Temporal Trends of Environmental Quality Improvement of Water Quality Total treatment capacities of the Dukdong and Jinhae WWTPs have increased gradually over the past ~20 years (Figure 3). Accordingly, the COD in surface and bottom waters has tended to decrease, and DO concentrations have increased. The depletion of DO in bottom water of Masan Bay was a major environmental concern, and this increase indicates the improvement of water quality. TN and TP contents also showed decreasing trends during the past ~15 years. Large fluctuations in the SS and Chl-a contents have been observed, with no distinct trend. The construction and/or upgrading of WWTPs in Masan Bay were considered to be important measures to improve water quality (68, 72).
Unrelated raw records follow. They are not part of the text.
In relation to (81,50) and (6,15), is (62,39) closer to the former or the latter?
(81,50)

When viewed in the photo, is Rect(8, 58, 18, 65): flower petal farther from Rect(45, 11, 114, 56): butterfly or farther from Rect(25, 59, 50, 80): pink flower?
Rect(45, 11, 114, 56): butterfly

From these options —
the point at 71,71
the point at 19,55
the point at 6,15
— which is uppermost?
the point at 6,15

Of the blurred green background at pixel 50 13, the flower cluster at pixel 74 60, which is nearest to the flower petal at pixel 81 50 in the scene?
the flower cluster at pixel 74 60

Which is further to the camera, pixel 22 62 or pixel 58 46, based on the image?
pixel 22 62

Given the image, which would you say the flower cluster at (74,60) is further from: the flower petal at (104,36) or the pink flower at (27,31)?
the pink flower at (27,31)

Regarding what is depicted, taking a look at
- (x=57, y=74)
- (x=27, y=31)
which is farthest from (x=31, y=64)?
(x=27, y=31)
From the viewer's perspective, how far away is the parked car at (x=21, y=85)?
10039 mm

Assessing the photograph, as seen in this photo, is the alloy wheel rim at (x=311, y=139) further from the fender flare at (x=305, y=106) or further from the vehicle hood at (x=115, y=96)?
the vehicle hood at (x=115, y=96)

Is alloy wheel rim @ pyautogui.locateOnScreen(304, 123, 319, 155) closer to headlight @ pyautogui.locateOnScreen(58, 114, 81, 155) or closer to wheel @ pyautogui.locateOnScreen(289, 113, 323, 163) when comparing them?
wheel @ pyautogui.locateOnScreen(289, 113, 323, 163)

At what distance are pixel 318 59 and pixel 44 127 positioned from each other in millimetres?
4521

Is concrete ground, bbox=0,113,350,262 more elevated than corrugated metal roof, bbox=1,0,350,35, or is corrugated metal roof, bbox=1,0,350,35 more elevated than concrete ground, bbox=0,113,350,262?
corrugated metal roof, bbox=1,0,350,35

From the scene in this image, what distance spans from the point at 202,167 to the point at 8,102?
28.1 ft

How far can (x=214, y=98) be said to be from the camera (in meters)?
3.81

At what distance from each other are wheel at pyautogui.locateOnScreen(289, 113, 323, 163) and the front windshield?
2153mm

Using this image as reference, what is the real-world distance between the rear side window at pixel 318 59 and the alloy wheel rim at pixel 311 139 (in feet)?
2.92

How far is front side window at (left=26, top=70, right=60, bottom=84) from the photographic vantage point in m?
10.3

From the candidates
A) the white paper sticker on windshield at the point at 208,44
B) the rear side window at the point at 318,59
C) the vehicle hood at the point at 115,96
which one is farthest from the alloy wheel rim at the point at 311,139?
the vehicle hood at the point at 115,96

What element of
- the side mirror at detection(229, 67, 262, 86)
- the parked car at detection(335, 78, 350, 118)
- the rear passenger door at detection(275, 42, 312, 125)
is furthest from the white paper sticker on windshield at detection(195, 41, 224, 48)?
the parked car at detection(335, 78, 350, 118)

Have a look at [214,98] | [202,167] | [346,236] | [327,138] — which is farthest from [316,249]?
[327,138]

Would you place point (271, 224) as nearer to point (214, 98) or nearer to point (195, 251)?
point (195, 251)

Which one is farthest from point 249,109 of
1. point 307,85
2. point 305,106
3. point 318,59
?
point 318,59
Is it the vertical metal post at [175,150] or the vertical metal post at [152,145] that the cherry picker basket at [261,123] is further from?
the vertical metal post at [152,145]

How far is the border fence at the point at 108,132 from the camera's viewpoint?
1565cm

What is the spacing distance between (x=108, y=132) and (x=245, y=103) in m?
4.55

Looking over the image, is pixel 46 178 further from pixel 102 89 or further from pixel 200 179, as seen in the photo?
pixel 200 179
In addition, reductions in land-based pollutant loading (e.g., COD, SS, TN, and TP in rivers and WWTPs) were reported in this area after TPLMS implementation (68). These results show the importance of controlling point-source inputs. However, to achieve the target water quality during the second phase of the TPLMS and to maintain sustainable development, additional abatement action plans, such as those for the management of non-point sources and/or the introduction of advanced treatment systems at WWTPs, are needed.

Temporal Distributions of PTSs in Sediments of Masan Bay Masan Bay has been recognized as the most polluted Korean coastal area. Extensive studies of the sources, distribution, and potential toxic effects of PTSs in Masan Bay and adjacent inland creeks have been conducted since the 1990s (10, 17–19, 35).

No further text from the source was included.